After eight months in the intensive care unit, the boy was well enough to go home. And, two years later, he is in school, even playing soccer.
“The kid is doing quite well,” Rothoeft said. “The skin is of good quality, it doesn’t need any ointments or stuff like that. It’s perfectly smooth and it is quite stable. And if he gets any bruises, they just heal like bruises in every other kid.”
One lingering question is the concern that gene therapies like this, involving viruses, can increase the risk of cancer. That’s because the viruses insert the new gene randomly into human DNA. An attempt at using gene therapy to treat severe combined immuneodeficiency (SCID) in 2002 ended up triggering cancer in some patients.
That bad result set back the field of gene therapy, though there have since been successes treating SCID, and most recently, cancer.
“Certainly it is a potential problem,” De Luca said. But he generated hundreds of millions of cells during this procedure and didn’t see anything of concern.
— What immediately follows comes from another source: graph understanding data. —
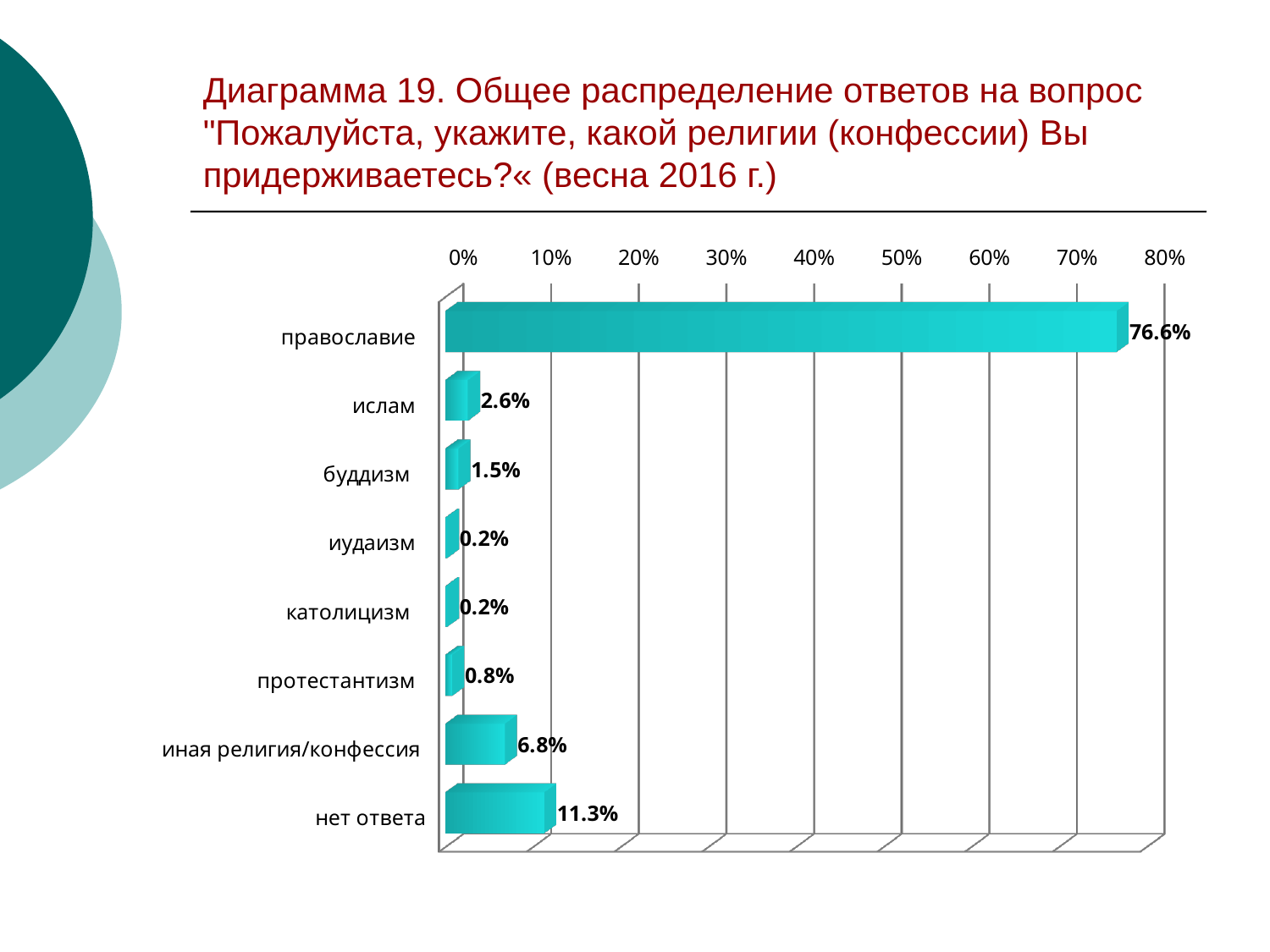
Which two categories share the lowest value of 0.2%? иудаизм and католицизм What is the difference between the values for ислам and буддизм? 1.1% What is the value for нет ответа? 11.3% What kind of chart is shown on the slide? bar chart What is the value for ислам? 2.6% How many categories are shown in the chart? 8 What is the value for православие? 76.6% What is the value for иная религия/конфессия? 6.8% Which is larger, the value for иная религия/конфессия or the value for ислам? иная религия/конфессия What is the difference between the values for православие and нет ответа? 65.3% Is the value for православие greater or less than 70%? greater Which category has the highest value? православие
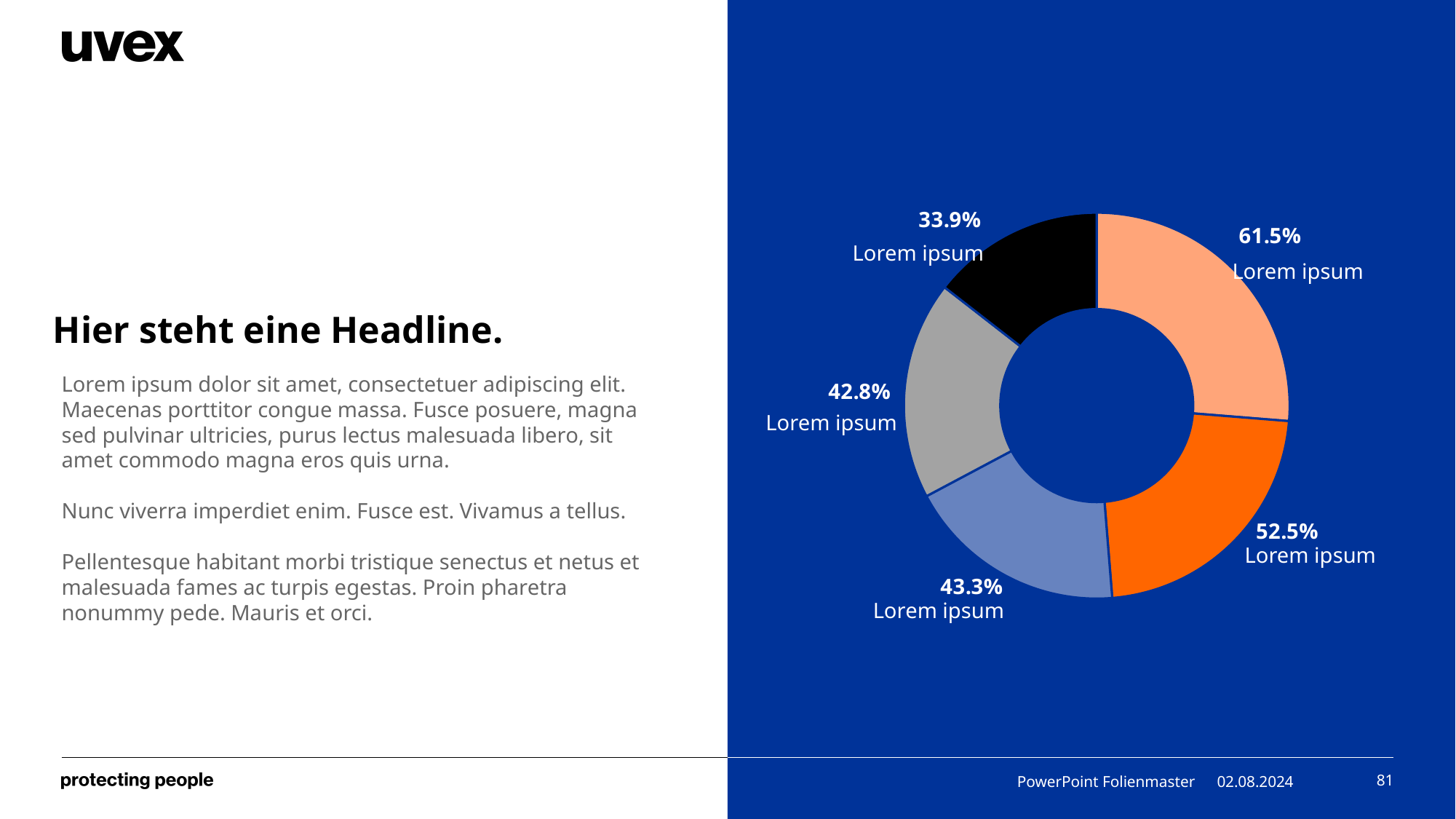
What category label is shown next to every slice of the doughnut chart? Lorem ipsum What value is labelled on the dark orange slice of the doughnut chart? 52.5% What value is labelled on the black slice of the doughnut chart? 33.9% What is the largest value shown on the doughnut chart? 61.5% What is the difference between the largest and smallest values on the doughnut chart? 27.6 percentage points What value is labelled on the light blue slice of the doughnut chart? 43.3% What value is labelled on the light orange (salmon) slice of the doughnut chart? 61.5% What value is labelled on the grey slice of the doughnut chart? 42.8% What is the smallest value shown on the doughnut chart? 33.9% Which slice has the larger value, the dark orange slice or the grey slice? The dark orange slice (52.5%) What kind of chart is shown on the slide? Doughnut (pie) chart How many slices does the doughnut chart have? 5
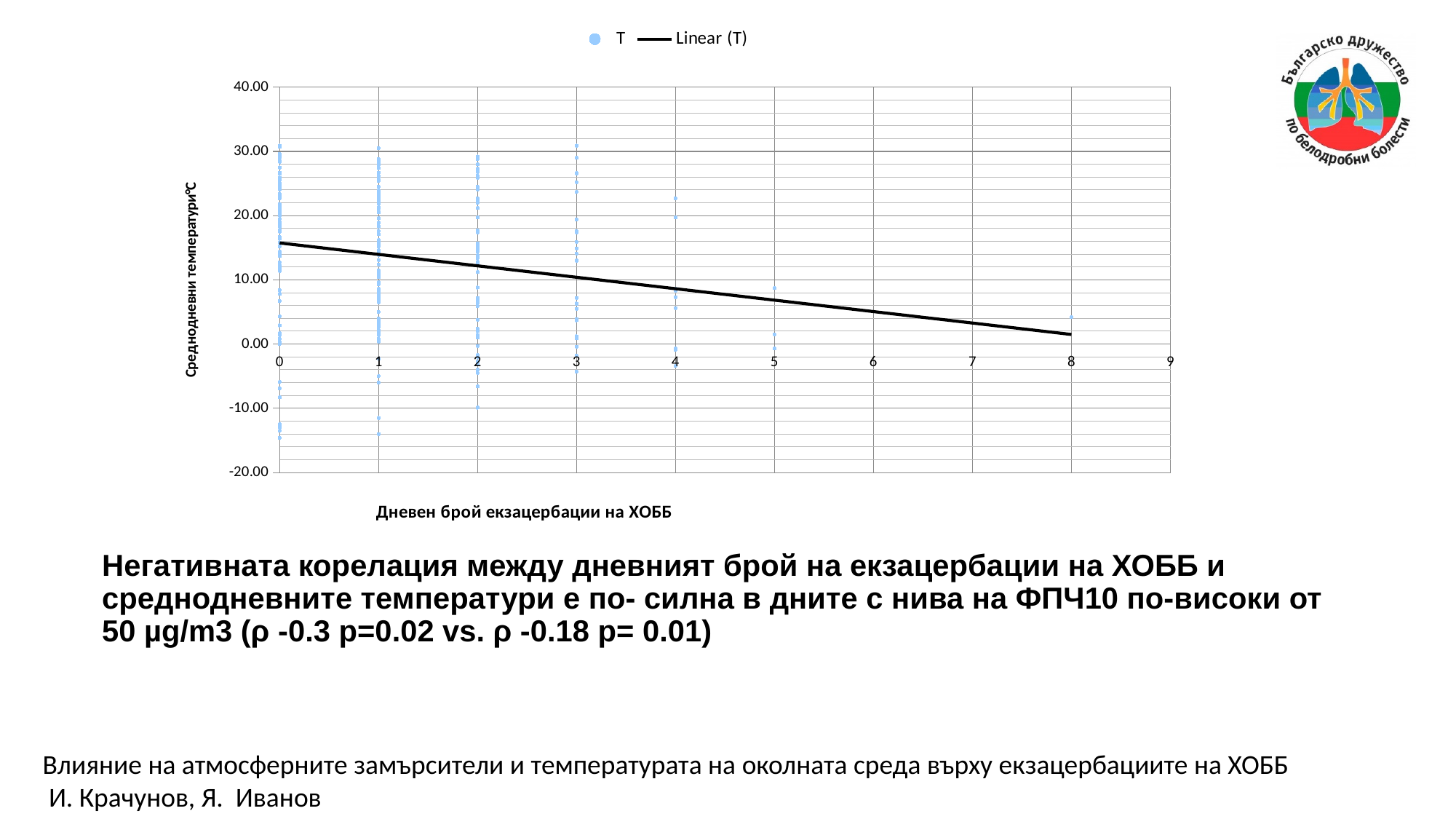
What are the two entries in the chart legend? T and Linear (T) What is the largest x-axis value at which data points are plotted? 8 Is the value of the trendline at x = 8 greater or less than 10.00? less Is the value of the trendline at x = 0 greater or less than 10.00? greater Is the value of the trendline at x = 4 greater or less than 20.00? less What is the title of the x axis of the chart? Дневен брой екзацербации на ХОББ How many entries does the chart legend list? 2 What kind of chart is shown on the slide? Scatter chart Does the linear trendline rise or fall as the daily number of exacerbations increases along the x axis? Falls What is the highest value shown on the y axis of the chart? 40.00 What is the highest tick value shown on the x axis? 9 What is the lowest value shown on the y axis of the chart? -20.00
And in this case, clearly the benefits of treating the boy outweighed the risks.
News of this is just starting to trickle out to advocates who have children with epidermolysis bullosa.
“I think it’s groundbreaking,” says Brett Kopelan, who heads a U.S. organization focused on this disease, known by its acronym, debra. “I think it’s incredibly exciting.”
His 10-year-old daughter Rafi has a severe case.
“Imagine the last time you had a paper cut and you put some Purell on it and it stung, right?” Kopelan says. “Now imagine that being 60 percent of your body.
“When you have to do a bath and bandage change every day, you are subjected to severe torture. It’s incredibly painful, and it can take up to 3 to 4 hours a day,” he says. “As a parent, there’s not a day that goes by that a little bit of my heart doesn’t break.
“Yet Rafi, knowing that it’s going to be an incredibly painful couple of hours, walks into the bath and bandage room … so that we can clean her wounds to make sure they don’t get infected and to prevent a potentially life-threatening situation.
“She’s the bravest person I know.”
In addition to the painful blisters, Rafi needs frequent throat surgeries, because her condition also affects mucous membranes. She often uses a wheelchair because it’s so painful to walk.
“My daughter would love to be able to not have to wear bandages on a daily basis, she’d love to jump in a pool without worrying about it hurting, or taking a shower – or even wearing shoes.”
The skin therapy described in the Nature paper wouldn’t cure her — in fact, it targets a different genetic defect that causes the same condition. But a similar approach could reduce the agony of daily living. And Kopelan says medical interest in this disease is now growing rapidly.
“We’ve gone from zero biotechnology and pharmaceutical [companies] to like 12 companies, so we’re really at an inflection point right now,” he says.
Experimental treatments are getting under way in the United States and Asia, as well as in Europe. Peter Marinkovich, Jean Tang and colleagues at the Stanford University School of Medicine are using the same approach as De Luca, and they have treated seven children using smaller patches of skin.
Marinkovich tells Shots that their long-term goal is to treat a child’s entire body, and the research is gradually laying the groundwork to do that. The severely injured child in Germany offered a unique opportunity to try that, and the encouraging results are generating more enthusiasm. “I was super impressed when I saw [the] results,” Marinkovich says.